The women in Danai Gurira’s “Eclipsed” have so systematically been stripped of identity that even they have trouble remembering the birth names they were given by mothers and fathers -- parents now lost to the violent years of the Liberian Civil War.
Captive wives of a vicious rebel officer band, they refer to each other only by rank in the order they have come to their commanding officer as a wife: “No. 1,” “No. 2,” “No. 3” and “No. 4.”

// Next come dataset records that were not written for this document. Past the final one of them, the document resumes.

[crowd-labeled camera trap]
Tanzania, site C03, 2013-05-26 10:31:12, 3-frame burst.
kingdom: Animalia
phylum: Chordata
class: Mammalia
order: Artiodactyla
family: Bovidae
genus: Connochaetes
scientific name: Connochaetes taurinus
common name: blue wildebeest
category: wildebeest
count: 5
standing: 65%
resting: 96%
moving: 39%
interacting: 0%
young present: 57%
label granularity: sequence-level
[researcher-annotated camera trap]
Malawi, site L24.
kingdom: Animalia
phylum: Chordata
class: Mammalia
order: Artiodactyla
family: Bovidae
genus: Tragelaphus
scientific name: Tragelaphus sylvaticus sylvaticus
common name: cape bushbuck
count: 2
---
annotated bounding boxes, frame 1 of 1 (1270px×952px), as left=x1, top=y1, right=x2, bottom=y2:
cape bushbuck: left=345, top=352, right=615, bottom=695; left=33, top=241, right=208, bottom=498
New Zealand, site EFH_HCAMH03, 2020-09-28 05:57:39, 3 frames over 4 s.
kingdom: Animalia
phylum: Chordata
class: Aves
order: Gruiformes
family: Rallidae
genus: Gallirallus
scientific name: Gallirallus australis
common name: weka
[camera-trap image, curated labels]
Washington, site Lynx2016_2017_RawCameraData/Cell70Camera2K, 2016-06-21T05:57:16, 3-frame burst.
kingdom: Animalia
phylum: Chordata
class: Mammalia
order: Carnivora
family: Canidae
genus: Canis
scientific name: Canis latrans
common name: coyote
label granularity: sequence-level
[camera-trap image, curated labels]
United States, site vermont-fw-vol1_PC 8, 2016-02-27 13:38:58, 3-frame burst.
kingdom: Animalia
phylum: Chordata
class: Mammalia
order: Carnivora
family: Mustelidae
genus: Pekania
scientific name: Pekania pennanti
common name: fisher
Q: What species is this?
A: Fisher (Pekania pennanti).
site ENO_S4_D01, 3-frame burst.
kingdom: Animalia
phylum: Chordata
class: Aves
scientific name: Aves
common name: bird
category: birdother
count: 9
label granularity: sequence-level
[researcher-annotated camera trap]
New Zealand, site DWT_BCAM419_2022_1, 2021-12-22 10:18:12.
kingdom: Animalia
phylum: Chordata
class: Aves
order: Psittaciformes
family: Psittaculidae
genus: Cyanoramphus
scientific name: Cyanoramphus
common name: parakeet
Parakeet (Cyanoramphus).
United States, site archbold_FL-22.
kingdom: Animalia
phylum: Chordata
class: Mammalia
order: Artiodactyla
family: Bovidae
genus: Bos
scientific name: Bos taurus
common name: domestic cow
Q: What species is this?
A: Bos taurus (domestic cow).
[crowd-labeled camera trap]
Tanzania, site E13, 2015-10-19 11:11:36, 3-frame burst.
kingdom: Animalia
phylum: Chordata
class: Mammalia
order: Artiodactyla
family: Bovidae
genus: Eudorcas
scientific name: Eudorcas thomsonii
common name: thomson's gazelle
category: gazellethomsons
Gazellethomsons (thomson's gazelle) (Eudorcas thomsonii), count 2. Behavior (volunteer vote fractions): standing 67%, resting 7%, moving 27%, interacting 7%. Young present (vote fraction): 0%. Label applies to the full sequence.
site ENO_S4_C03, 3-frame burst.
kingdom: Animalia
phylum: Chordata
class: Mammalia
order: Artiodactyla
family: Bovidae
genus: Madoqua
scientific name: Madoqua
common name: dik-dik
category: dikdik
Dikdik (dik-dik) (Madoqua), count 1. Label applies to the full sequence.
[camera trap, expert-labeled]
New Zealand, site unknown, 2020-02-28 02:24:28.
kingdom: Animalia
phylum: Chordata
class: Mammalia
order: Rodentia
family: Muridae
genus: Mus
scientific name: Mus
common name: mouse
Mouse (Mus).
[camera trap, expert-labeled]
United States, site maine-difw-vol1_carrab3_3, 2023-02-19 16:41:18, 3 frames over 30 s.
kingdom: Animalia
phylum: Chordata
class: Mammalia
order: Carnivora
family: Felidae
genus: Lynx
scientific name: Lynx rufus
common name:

“Eclipsed,” though, isn’t a story about women being victimized by the brutal men who surround and imprison them. Rather, it’s an examination of how these women form a fragile community and, in different ways, find the resilience to move forward in fast-changing circumstances.
“Eclipsed” has its New York opening Wednesday night, six years after first debuting in Washington, D.C. Credit two factors for the spotlight cast on this production today: Wife No. 4, known to her companions as “The Girl,” is played by Lupita Nyong’o, the “12 Years a Slave” Oscar-winner who will soon be seen in “Star Wars: The Force Awakens.”
“Eclipsed” is written, meanwhile, by a Zimbabwean-American playwright-actress who is a fierce warrior on one of the nation’s most popular TV shows: Gurira stars as Michonne on AMC’s “The Walking Dead.” Gurira will see another off-Broadway play, “Familiar,” open at Playwrights Horizons in the spring.
At The Public, “Eclipsed” is helmed by Liesl Tommy, who directed the play’s world premiere in 2009 at D.C.’s Wooly Mammoth Theater.
The story unfolds in 2003, during the demise of Charles Taylor’s presidency.
Most of the action takes place in the bullet-ridden commune where wives No. 1 (Saycon Sengbloh) and No. 3 (Pascale Armand, of Broadway’s recent “The Trip to Bountiful”) try to keep their CO from systematically raping the girl played by Nyong’o. (“Eclipsed” is wholly an ensemble piece, even if its Nyong’o whose character has the largest arc.)
Despite the awful surroundings -- there’s never enough food, and it’s impossible to position the radio so it gets a signal, which would allow them news of the outside world, along with some Tupac -- the three women fashion the commune into a home.
The Girl, who was taught to read, gets her hands on a discarded old book, a history of the Clinton presidency, and she regales her companions with its by now-outdated stories. In one of the play’s broadly funny undercurrents, the wives don’t quite see the issue with the idea of Bill Clinton having a “No. 2” in Monica Lewinsky.
As “Eclipsed” moves on, two women come along to interrupt the status quo. Returning from battle, No. 2 (Zainab Jah, as handy with an automatic rifle as Michonne is with a katana) is a fashionable warrior who has taught herself to fight. She tantalizes The Girl with promises of luxuries (pink nail polish!) and the ability to defend herself against abusive men. Nyong’o is drawn to No. 2, but has an innate resistance to violence of any kind, and their scenes are some of the most tense in the play.
There is also a visit from a peacekeeper (Akosua Busia) trying to establish a ceasefire and get these women, imprisoned by warlords, to refugee camps.
Nyong’o displays ferocity and determination, just as we’ve seen on screen. I was equally moved by the predicaments of Sengbloh’s No. 1 and Armand’s No. 3: The former has grown old and lost the interest of her captor -- what will happen to her? The latter is pregnant as the play begins, and will face choices that impact two lives.
The peace movement started by women in Liberia brought an end to the country’s second civil war in 2003, and “Eclipsed” takes us up to this time. But Gurira only uses these large-scale events as a backdrop. She’s written a much more personal examination of the choices a small few had to make as the walls came tumbling down. It’s a must-see.
“Eclipsed,” through Nov. 29 at The Public Theater’s LuEsther Hall, 425 Lafayette St. Tickets: $60-$110. Call 212-967-7555.